┌─ Selected text
The number of compounds used in a cell-based assay is often lower than what can be screened in a simple enzymatic reaction. The cell-based models are usually more complex and the assays typically require longer time to perform. Furthermore, the maintenance of a cell culture lab for high number of assays is more costly than what is needed for simple biochemical assays, thus it is worth considering whether the associated costs can be limited by testing fewer compounds. Also, the measurement results may show higher variance in cell-based assays than in biochemical assays and may require higher number of repeats that will considerably increase the expenses. Since there is limited information about the number of compounds that may protect the cells against an injury, we can start the screening with a validation set of compounds that may contain compounds that are known to reduce the cellular injury in that model and also include various other compounds to see the data variability. This can give us information about the expectable number of hits in larger sets of compounds and help us plan the screening strategy. A reference compound that protects against the injury may not be available when we study a new disease model, thus we may need to consider the use of controls in which the injury has not been induced and introduce the use of positive controls in the assay once we identified drugs that protect against the injury.
A two-step procedure may be preferred in the majority of phenotypic screens: starting with a smaller set of compounds with higher expectable hit ratio followed by a second screen of larger sets of compounds that may achieve a lower hit ratio. The number of hits is higher in sets of compounds that mostly contain biologically active compounds than in sets of drug-like molecules. It is easily understandable that drugs that interfere with biological processes definitely possess binding sites, whereas those compounds that only show resemblance to other compounds do not necessarily have any targets in a cell. However, many of the biologically active compounds may show higher level of toxicity in the cells, since their known activity may not be related to cytoprotection and it may increase the data variability.
Hit selection may also include two steps in cell-based screens: (1) identification of hits in the primary screening and (2) a secondary confirmation assay of the hit molecules. Because of the higher variability of the assays and measurement values, the active compounds may show less cytoprotection in a single measurement than their average effect, thus it is better to use cut-off values that allow us to select a broader set of initial hits. These compounds will include many false positives, which will fail to show protection in repeated tests. If we expect a hit ratio around 1 in 100 molecules in the primary screen, and run confirmatory tests in repeats (e.g. in 3–6 repeats), it gives an the assay burden of ~50% for the hit confirmation step, which is substantially less than running the primary screen in duplicates. In many cases, the number of confirmed hits will be around or below 1 in 1000 compounds tested, so the set of test compounds should include a few thousand compounds in the first primary screen to produce a meaningful set of data. Fewer compounds may not contain protective molecules at all and the lack of confirmed hits often results in discontinuation of the project.
Clinical compounds can be used for initial screening efforts and a repurposing approach can speed up the drug discovery process. The number of drugs approved for human use is around 2400 in the USA and there are no more than 4000 molecular entities approved worldwide (including the US market) [24]. There are various sets available from a few vendors that contain a selection of clinically used drugs and may also include other compounds that went through toxicology studies but failed in the clinical phases (Table 1). If multiple of these sets are obtained from different companies, there is usually substantial overlap in the provided drugs but the vendors mostly use independent sources for the drugs and various salts of the same compound might be included in the different sets. Another option is to use a compound library of biologically active drugs. In this case, the majority of the drugs will have an annotated target in the cells but not all compounds will possess a binding site: for example, the drug target may not be expressed in the cell type in use or an anti-infective compound may not have a mammalian homolog. In general, these libraries mostly contain a similar number of potentially cytoprotective drugs as clinical libraries but there is a huge difference between them in the subsequent steps. Those compounds that have gone through formal toxicology studies, may be directly reused for other diseases, but those compounds whose toxicity have never been investigated will require more follow-up work.
└─
┌─ Information provided
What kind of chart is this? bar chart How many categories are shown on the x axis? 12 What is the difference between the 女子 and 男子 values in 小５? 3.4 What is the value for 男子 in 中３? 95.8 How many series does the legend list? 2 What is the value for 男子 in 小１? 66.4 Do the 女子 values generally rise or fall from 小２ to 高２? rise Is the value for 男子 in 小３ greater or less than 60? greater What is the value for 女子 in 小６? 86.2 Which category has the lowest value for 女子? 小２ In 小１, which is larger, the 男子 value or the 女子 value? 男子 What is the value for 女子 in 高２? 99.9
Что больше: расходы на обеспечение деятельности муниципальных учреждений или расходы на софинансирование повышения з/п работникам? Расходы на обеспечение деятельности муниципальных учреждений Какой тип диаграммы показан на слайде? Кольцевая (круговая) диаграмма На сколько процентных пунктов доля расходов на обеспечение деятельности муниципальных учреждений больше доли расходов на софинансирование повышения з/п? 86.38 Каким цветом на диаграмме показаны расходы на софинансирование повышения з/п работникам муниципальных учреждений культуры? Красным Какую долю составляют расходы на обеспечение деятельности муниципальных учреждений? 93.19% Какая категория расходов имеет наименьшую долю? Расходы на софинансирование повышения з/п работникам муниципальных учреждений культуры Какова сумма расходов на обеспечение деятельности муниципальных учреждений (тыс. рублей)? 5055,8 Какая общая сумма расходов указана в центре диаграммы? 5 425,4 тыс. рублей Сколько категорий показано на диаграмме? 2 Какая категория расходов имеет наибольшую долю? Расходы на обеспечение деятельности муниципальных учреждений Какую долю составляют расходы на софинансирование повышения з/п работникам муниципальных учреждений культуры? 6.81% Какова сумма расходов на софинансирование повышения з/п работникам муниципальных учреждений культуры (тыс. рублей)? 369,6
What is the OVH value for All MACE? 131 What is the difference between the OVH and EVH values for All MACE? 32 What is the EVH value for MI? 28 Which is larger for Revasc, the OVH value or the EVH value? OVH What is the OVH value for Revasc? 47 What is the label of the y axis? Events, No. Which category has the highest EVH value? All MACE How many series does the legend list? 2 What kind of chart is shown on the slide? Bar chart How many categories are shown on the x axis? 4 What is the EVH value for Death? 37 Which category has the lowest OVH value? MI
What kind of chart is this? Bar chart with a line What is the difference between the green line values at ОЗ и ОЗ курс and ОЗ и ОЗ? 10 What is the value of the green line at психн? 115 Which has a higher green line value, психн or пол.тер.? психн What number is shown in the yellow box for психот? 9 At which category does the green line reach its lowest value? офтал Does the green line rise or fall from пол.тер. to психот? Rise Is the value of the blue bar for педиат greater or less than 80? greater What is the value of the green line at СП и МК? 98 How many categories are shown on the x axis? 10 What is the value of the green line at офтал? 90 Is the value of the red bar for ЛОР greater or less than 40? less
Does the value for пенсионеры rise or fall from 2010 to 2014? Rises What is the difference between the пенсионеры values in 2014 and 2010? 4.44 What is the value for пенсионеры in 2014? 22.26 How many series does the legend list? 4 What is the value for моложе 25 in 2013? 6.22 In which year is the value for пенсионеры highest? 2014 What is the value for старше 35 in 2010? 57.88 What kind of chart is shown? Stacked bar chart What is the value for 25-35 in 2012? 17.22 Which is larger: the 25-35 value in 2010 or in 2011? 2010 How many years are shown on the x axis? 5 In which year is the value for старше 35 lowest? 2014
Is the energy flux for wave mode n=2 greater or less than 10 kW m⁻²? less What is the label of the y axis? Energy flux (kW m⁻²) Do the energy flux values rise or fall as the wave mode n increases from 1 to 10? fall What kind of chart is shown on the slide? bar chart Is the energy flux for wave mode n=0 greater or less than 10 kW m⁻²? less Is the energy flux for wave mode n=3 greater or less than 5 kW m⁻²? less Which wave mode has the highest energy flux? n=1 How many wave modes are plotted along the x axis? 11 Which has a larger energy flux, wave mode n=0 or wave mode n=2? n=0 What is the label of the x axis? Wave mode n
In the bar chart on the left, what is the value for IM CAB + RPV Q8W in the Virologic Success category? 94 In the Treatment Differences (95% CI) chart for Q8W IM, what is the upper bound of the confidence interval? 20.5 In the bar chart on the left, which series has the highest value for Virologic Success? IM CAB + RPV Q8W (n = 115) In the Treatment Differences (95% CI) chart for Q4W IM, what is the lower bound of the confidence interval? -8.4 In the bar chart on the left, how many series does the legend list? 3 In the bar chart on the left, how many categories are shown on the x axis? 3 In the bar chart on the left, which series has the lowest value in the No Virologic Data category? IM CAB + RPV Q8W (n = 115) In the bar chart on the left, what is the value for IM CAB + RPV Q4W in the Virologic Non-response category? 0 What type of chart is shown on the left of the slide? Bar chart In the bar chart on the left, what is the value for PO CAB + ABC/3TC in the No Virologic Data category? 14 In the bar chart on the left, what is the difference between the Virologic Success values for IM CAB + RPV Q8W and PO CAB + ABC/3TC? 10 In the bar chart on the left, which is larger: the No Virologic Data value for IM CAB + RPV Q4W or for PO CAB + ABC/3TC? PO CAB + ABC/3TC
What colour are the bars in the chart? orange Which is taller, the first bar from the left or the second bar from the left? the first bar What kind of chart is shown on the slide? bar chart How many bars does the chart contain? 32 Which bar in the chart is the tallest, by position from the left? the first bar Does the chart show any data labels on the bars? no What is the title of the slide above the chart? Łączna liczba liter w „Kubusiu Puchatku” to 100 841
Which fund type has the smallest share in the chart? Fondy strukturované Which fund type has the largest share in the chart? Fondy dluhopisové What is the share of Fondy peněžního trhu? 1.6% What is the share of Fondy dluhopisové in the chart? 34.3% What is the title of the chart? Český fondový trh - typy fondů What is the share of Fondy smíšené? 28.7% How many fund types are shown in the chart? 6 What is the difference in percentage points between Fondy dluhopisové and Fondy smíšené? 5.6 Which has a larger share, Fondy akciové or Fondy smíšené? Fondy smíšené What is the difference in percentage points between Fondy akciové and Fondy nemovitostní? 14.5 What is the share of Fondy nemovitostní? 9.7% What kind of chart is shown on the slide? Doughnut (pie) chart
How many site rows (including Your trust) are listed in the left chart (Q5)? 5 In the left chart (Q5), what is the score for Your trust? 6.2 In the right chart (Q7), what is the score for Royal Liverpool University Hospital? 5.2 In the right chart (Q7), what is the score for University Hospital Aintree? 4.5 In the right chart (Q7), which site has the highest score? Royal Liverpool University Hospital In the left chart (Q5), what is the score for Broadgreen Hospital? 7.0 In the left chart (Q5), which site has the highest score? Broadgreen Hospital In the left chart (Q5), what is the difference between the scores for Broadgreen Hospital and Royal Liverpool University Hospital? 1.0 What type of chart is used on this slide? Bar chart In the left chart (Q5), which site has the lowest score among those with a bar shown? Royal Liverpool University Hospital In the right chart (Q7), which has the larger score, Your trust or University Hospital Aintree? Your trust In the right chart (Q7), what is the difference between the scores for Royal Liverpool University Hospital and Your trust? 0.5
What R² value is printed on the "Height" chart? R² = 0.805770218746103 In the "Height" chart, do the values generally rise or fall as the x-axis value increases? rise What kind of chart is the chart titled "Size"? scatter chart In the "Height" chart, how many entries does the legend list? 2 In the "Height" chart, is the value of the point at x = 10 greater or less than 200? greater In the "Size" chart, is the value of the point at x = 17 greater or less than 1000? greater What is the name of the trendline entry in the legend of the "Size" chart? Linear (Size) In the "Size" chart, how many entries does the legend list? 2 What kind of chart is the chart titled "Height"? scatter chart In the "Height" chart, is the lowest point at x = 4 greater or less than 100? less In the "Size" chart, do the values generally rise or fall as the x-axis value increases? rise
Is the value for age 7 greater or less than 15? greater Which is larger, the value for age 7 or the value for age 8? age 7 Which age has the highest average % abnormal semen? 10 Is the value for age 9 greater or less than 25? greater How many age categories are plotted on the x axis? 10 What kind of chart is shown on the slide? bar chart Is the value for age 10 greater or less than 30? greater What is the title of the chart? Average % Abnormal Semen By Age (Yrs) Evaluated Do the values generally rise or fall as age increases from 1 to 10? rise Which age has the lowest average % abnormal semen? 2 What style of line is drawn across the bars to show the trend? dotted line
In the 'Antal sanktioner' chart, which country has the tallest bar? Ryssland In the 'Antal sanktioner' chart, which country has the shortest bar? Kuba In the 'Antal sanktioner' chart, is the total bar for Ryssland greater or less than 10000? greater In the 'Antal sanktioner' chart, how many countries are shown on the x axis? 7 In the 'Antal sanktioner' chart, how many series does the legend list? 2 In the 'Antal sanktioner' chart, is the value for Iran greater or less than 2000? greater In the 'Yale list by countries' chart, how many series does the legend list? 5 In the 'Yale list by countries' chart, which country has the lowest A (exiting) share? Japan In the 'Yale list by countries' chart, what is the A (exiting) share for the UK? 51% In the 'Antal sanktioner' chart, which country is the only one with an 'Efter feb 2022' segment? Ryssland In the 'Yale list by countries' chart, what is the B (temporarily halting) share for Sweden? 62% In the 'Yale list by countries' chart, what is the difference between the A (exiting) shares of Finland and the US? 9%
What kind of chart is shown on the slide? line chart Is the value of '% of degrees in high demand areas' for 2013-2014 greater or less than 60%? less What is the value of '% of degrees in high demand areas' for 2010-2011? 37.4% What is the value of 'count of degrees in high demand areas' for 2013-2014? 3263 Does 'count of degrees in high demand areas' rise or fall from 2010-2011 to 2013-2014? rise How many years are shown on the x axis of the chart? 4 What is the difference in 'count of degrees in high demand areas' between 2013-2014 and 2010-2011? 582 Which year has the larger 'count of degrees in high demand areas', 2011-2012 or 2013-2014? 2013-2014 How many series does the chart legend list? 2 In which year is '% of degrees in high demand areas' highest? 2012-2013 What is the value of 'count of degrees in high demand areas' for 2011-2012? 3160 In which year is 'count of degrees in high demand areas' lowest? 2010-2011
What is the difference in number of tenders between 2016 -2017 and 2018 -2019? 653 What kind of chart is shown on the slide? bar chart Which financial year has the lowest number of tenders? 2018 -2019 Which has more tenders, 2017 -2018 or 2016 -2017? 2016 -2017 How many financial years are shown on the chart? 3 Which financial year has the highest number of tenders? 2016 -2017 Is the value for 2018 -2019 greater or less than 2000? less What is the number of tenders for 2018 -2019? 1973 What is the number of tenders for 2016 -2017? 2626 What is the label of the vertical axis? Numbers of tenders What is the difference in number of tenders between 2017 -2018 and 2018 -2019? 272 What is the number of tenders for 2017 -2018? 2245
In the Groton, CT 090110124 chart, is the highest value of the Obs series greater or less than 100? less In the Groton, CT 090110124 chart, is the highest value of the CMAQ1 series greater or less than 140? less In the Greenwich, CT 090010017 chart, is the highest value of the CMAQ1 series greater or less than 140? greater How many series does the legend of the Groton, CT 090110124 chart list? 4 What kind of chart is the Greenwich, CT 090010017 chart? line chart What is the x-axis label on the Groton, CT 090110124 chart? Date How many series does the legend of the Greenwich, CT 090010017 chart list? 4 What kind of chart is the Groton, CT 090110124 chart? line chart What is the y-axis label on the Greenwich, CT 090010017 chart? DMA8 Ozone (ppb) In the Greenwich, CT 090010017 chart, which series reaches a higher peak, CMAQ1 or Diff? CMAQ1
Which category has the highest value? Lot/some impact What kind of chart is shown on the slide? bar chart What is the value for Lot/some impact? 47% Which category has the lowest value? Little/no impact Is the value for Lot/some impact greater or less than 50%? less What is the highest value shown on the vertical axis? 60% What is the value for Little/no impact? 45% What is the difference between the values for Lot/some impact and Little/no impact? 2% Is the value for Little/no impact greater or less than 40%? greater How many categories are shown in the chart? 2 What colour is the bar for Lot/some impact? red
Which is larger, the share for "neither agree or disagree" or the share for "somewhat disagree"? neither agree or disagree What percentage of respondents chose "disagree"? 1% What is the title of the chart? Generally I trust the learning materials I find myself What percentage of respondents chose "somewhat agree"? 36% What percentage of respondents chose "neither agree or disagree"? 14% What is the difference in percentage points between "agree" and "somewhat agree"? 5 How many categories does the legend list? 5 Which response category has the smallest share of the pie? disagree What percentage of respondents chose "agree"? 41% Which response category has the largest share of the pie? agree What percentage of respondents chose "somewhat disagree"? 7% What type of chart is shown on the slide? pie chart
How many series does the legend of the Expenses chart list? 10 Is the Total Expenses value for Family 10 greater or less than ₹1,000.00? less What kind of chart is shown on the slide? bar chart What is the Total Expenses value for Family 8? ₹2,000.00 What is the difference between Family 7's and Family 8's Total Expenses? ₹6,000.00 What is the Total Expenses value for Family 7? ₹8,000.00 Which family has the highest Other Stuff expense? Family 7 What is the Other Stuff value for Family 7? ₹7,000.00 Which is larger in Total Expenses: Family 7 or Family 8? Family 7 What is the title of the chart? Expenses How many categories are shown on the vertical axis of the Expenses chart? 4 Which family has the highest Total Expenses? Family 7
└─
* Tasks and exercises:
1. According to the text on cell-based compound screening, about how many drugs are approved for human use in the USA?
2. In the text on cell-based compound screening, why does the primary screen use cut-off values that select a broader set of initial hits? Answer in one to three sentences.
3. Write the passage that follows the last sentence of the text on cell-based compound screening.

* Answers provided:
1. Around 2400.

2. Cell-based assays and their measurement values vary more, so an active compound may show less cytoprotection in a single measurement than its average effect. A broader cut-off keeps such compounds from being missed in the primary screen. The false positives it lets through are then removed in repeated confirmation tests.

3.
Compound library
Number of drugs
Short description
Link
NIH Clinical Collection
450
Compounds that have already been in clinical use or in clinical trials
Examples of compound libraries for cell-based screening projects.
Larger chemical libraries comprising 10,000–100,000 drugs may be screened as a second step following the screen of small libraries. The number of possible drug-like molecules is not indefinite, but it is certainly large enough to forget about testing all possible compounds. Virshup et al. estimated that the set of all synthetically feasible organic molecules of 500 Da molecular weight or less contained over 1060 structures (“the small molecule universe”) [42]. Depending on the disease and target tissue, it might be possible to exclude certain chemistries and by using chemoinformatics filtering methods, the composition of the library might be limited to a set that is easier to handle [43]. A key concept is druglikeness, prediction of the properties of a molecule based on the physicochemical properties of approved drugs and filtering the compound library according to these parameters [44]. The absorption, distribution, metabolism and excretion (ADME) of drug-like compounds may be predicted and subsets of drugs can be chosen for a specific organ or disease based on these data [45]. Lipinski introduced his “rule of five” concept, the filtering of molecules by solubility and permeability prediction using the following parameters: the molecular weight is less than 500 daltons, CLog P is less than 5, the number of H-bond donors (the sum of OHs and NHs) is less than 5 and the number of H-bond acceptors (all nitrogen and oxygen atoms) is less than 10, that greatly reduces the number of potential drug-like molecules [46, 47]. This approach suggests that the number of drug-like molecules that we potentially use is closer to 10,000 than to a million drugs, since these compounds are sparsely distributed through “the small molecule universe” [47]. The use of a targeted library, which consists of drugs that are known to bind to certain types of targets and also contains highly similar molecules, is commonly used in chemical genomics and may prove useful in phenotypic screening, as well [43, 48].
The concentration of drugs used in cell-based screening is mostly determined by practicability and not by the effective or toxic concentrations of the individual compounds. The majority of compound libraries supplied compounds in solution at a fixed 1 or 2 mg/ml concentration in the past and nowadays, compounds are offered, mostly at 10 mM concentration in dimethyl sulfoxide (DMSO) [49]. The majority of the libraries are available in 96- or 384-well microplates, deep well plates or microtube racks. To simplify processing, dilutions of the compounds are best prepared at the same concentration for all drugs. While it would make more sense to use each clinical compound at a clinically relevant, effective concentration, equimolar concentrations are used most often to simplify and speed up the dilution steps. Compounds are usually screened at a concentration between 1 and 10 μmol/l, which might present dilution problems and may cause toxicity. Since the amount of DMSO must be limited as much as possible, dilutions of the drugs may be prepared in water-based solutions for cell-based assays and drug precipitation may occur as a result of poor water-solubility during dilution. Compound libraries are usually stored at −20°C in an upright position and compounds may settle down in the bottom of microtubes or wells during freeze-thaw cycles and some of the drugs may also precipitate. As a result, the cells may be treated with lower concentration of drugs than expected either due to incomplete mixing or dissolution of drugs. Also, compounds may lose activity during freezing and thawing, or due to an oxidative reaction with DMSO, which will also have various effects on the cells and may interfere with the assay [50]. Thus, hit compounds, if a fresh resupply is used in the confirmation studies, may show similar activity at a lower concentration than in the primary screen or even display higher activity.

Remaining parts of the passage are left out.